TASK REQUIREMENTS:
Return the exact lines spanning from the line with "What is the distance from one" through the last line of the entries, boundaries included, and no others.
══════
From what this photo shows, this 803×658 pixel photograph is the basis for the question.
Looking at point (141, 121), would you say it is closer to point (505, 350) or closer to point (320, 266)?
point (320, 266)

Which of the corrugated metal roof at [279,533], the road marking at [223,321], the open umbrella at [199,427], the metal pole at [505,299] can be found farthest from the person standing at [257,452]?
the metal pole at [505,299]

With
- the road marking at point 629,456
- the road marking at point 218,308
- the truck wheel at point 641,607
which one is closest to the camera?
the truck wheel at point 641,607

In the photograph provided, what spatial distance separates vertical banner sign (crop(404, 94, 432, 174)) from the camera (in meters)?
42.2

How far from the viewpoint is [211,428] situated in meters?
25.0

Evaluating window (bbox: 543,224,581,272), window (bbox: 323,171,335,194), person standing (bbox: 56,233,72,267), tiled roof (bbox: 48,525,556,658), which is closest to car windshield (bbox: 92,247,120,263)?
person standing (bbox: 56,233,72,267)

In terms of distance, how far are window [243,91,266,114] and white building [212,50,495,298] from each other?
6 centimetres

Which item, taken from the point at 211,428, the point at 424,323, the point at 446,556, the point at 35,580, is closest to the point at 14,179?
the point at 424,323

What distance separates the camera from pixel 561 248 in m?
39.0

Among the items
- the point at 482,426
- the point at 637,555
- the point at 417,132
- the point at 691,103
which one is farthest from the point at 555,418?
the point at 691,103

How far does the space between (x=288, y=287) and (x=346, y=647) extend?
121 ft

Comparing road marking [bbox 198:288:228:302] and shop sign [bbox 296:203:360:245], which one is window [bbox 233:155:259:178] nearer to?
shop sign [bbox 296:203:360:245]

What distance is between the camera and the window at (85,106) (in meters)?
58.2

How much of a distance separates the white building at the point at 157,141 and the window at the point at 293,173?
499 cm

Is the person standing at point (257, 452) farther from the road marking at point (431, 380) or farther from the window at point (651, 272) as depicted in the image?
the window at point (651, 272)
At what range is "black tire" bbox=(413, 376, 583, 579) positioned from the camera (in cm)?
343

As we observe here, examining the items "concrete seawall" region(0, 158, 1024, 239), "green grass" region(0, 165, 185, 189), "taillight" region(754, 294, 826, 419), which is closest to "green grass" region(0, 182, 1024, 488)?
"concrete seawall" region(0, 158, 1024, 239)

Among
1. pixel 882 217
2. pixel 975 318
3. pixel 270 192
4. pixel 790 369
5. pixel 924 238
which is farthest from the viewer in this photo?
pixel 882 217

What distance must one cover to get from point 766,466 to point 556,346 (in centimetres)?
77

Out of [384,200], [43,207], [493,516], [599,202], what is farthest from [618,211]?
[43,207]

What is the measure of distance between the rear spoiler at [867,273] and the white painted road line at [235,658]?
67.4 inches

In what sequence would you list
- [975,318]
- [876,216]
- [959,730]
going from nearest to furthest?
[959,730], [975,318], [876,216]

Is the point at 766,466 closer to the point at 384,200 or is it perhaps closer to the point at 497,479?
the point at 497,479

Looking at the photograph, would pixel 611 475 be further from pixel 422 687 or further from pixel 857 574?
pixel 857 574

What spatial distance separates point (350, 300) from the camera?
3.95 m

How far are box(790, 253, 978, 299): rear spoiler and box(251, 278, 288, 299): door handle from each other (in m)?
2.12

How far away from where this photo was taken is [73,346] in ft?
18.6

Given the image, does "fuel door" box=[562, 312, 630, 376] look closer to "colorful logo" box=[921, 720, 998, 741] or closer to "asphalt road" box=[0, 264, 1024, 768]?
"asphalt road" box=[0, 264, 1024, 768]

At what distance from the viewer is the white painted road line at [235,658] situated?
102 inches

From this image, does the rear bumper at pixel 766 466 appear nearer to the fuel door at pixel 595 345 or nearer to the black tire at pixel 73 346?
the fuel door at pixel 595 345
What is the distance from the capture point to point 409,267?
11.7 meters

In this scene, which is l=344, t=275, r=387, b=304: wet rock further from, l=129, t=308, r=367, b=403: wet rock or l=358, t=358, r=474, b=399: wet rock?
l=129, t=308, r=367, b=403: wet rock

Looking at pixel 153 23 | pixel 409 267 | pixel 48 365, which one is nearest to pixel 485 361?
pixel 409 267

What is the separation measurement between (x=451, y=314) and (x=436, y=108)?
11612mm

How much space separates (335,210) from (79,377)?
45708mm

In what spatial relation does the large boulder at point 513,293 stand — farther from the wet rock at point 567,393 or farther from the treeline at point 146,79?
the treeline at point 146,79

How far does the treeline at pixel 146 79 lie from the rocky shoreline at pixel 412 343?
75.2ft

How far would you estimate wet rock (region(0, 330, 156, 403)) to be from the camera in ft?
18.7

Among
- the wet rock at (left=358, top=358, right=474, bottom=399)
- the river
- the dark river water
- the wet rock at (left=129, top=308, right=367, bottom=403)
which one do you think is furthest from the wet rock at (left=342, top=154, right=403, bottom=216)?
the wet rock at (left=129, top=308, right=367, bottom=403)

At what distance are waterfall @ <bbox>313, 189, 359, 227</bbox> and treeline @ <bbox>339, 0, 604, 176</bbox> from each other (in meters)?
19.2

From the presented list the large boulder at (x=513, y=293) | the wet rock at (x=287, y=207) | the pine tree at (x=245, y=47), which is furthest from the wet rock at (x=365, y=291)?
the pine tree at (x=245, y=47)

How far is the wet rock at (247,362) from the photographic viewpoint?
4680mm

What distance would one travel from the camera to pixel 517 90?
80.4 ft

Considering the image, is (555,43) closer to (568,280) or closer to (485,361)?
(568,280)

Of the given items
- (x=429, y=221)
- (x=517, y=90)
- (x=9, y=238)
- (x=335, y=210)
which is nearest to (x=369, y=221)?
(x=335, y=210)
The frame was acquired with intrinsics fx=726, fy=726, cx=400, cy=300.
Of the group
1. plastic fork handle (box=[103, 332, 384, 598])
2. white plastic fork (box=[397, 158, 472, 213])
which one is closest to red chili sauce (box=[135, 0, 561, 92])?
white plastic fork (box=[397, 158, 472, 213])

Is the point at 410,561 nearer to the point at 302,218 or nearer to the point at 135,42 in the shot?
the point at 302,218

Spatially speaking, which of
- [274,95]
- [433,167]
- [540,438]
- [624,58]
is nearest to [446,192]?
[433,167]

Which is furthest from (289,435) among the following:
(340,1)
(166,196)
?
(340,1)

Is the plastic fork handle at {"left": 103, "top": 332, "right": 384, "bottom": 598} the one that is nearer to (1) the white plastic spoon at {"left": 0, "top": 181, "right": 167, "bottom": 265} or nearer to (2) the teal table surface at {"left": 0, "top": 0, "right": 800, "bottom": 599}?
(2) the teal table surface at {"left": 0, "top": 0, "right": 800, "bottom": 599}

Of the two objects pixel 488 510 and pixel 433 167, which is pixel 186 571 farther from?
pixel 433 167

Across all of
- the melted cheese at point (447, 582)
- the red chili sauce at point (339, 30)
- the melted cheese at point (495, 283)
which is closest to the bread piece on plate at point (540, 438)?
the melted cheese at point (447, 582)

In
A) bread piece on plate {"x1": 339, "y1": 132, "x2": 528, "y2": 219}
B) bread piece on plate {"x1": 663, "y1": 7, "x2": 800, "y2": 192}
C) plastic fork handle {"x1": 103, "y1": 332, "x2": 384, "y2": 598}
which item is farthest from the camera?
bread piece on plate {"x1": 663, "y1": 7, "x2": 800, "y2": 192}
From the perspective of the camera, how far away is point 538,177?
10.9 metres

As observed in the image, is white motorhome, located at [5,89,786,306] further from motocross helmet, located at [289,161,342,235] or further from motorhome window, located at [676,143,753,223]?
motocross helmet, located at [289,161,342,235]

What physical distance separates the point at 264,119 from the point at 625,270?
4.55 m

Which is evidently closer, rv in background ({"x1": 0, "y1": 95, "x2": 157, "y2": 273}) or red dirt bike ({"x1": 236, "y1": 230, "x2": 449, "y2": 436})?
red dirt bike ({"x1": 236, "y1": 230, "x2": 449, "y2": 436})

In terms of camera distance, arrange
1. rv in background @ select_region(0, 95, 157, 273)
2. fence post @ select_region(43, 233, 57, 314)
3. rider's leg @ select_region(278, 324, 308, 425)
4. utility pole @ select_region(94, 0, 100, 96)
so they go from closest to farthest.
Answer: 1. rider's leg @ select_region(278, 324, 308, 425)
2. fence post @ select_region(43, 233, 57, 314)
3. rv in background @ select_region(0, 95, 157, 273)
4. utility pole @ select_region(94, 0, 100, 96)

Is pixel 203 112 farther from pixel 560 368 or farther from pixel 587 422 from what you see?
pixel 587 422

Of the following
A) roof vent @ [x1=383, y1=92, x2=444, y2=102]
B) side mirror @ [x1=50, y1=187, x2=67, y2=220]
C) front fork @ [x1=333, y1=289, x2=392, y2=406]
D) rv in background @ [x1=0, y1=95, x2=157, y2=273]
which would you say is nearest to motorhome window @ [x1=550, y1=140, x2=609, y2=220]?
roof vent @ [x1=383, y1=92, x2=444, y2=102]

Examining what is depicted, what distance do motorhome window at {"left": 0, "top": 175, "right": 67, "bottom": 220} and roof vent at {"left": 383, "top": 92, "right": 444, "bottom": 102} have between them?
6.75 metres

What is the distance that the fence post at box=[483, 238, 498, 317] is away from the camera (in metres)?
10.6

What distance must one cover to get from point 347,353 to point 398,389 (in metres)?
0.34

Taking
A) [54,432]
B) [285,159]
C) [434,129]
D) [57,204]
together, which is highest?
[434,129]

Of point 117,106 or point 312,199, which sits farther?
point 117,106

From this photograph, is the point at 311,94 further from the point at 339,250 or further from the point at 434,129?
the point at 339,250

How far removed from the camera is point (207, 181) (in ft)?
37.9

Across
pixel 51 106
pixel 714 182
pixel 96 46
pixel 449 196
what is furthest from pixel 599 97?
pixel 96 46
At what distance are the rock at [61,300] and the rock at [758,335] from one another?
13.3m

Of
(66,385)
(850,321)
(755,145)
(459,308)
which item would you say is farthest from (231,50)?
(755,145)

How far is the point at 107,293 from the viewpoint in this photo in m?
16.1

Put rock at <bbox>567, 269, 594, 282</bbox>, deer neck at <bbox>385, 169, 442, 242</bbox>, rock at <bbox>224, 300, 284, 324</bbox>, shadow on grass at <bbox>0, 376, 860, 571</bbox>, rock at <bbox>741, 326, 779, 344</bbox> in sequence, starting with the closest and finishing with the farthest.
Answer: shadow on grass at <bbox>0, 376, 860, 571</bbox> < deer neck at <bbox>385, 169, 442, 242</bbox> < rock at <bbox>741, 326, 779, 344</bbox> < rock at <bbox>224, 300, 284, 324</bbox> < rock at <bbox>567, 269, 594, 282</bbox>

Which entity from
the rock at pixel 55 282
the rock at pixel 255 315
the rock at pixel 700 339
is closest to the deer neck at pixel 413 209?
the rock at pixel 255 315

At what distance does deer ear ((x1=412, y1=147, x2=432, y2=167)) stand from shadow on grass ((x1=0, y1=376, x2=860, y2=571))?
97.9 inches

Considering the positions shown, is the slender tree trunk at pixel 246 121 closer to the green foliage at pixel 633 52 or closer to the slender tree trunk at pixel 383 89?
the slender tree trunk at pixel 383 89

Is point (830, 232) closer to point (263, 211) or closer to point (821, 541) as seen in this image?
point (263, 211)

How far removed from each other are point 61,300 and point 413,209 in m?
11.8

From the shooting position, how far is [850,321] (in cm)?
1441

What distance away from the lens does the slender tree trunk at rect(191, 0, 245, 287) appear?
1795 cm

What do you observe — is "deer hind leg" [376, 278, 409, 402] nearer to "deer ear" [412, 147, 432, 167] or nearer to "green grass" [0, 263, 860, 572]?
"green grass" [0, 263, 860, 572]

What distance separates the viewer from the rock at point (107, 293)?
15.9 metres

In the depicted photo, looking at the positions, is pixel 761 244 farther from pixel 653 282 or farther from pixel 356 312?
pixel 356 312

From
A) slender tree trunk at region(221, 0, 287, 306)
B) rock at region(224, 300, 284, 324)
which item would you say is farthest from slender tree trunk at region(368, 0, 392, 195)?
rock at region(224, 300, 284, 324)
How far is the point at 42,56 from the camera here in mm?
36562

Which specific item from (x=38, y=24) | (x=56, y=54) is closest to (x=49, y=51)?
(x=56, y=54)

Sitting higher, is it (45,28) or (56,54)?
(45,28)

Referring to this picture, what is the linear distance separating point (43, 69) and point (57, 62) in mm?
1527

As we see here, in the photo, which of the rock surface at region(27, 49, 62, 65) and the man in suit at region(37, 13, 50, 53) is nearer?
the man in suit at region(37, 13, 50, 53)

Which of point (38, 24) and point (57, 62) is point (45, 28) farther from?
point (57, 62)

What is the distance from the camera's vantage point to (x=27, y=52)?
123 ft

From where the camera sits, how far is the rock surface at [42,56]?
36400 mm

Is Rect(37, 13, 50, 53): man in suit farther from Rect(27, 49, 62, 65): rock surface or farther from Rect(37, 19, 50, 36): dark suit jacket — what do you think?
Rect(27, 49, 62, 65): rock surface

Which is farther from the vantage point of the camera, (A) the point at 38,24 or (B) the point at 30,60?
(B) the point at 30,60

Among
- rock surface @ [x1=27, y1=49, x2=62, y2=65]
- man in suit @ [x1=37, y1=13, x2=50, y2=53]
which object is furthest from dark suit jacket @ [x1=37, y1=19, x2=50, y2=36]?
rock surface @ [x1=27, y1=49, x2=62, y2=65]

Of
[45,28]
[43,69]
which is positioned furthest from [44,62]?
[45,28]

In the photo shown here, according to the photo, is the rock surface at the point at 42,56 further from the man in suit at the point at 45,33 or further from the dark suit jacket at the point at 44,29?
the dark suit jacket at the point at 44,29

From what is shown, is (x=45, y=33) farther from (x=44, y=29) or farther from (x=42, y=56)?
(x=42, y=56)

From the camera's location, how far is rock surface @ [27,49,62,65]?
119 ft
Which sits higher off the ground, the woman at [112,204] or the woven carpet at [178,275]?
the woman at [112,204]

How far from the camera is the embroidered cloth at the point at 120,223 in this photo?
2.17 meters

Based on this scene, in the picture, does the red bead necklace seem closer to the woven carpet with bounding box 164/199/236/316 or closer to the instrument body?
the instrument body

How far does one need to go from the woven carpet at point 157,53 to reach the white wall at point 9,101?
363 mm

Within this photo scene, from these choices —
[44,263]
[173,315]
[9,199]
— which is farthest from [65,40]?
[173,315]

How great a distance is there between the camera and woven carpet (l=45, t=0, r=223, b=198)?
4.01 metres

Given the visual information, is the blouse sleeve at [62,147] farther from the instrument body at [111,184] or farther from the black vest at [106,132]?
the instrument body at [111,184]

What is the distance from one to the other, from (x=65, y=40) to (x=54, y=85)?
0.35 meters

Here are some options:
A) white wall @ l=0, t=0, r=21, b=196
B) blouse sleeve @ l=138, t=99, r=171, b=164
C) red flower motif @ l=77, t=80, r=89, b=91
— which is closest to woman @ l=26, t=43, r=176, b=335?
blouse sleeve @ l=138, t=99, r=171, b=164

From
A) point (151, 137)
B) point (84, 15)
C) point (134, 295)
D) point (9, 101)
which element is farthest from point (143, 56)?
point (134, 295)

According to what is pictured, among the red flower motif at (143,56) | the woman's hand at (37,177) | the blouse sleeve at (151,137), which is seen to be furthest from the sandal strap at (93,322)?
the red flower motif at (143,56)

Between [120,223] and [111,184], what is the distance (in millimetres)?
══════
EXPECTED ANSWER:
What is the distance from one to the other, from (x=65, y=40) to (x=54, y=85)?
0.35 meters

Here are some options:
A) white wall @ l=0, t=0, r=21, b=196
B) blouse sleeve @ l=138, t=99, r=171, b=164
C) red flower motif @ l=77, t=80, r=89, b=91
— which is closest to woman @ l=26, t=43, r=176, b=335?
blouse sleeve @ l=138, t=99, r=171, b=164

From
A) point (151, 137)
B) point (84, 15)
C) point (134, 295)
D) point (9, 101)
which element is farthest from point (143, 56)?
point (134, 295)

According to what is pictured, among the red flower motif at (143,56) | the woman's hand at (37,177) | the blouse sleeve at (151,137), which is seen to be furthest from the sandal strap at (93,322)?
the red flower motif at (143,56)

Between [120,223] and [111,184], what is the distance (in millimetres)?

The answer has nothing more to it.